Fluorescence

Four days ago a butterfly splattered into the windshield of my not-so-eco-friendly car. No, this happened four years ago. We still lived in Georgia. The war was over but troops kept returning to the zone. Oil needed to be protected. The fat winged body that oozed yellow on my windshield must have counted thrice toward that number. It was gigantic. And striped. The body was striped, and flattened. And it blocked my view of the road just enough to annoy me, so I sprayed it. I pulled the wiper wand on the steering wheel’s column. I pulled it toward me. Blue spray glistened in the spring sun and the wipers swept the windshield and dragged the flattened, fat butterfly with its striped body and its broken wings out of my line of sight.

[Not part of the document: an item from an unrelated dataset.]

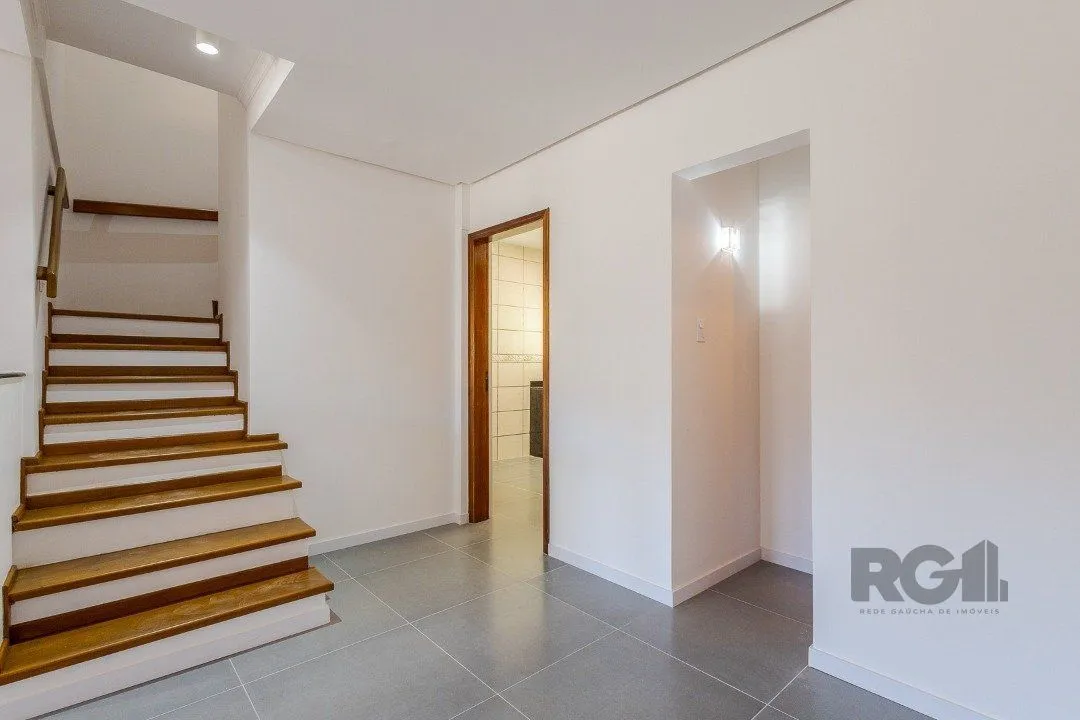 Imagem Casa 103m² - 3 dormitórios, 1 suíte, piscina, 2 vagas no bairro Hípica
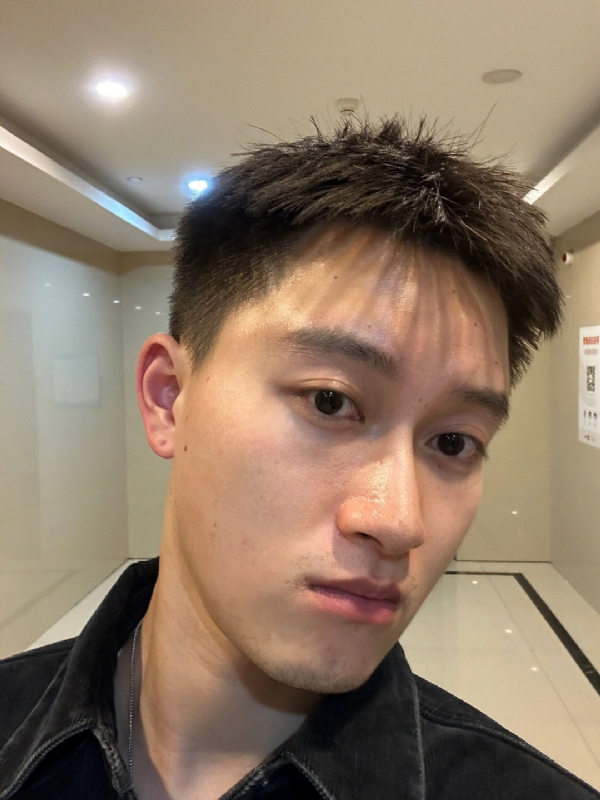 月光之下的第一张照片--梅州相亲服务中心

The blue cleaner smeared into the golden splat. The wipers dragged an unnatural green across the windshield. I tried not to cry. I pulled the wand one, two, three times. Blue smeared into fluorescence until the wipers left only faint, gray streaks to bar my view. When I got home, my other half poured boiling spaghetti into a stainless steel colander. Homemade sauce simmered red in what was once his great-grandmother’s cast iron skillet. The next year we moved to Missouri. I hadn’t hit a butterfly since, until yesterday while driving home from Chicago. Miles away engineers flitted to stop the golden brown hemorrhage in the Gulf of Mexico’s mud floor.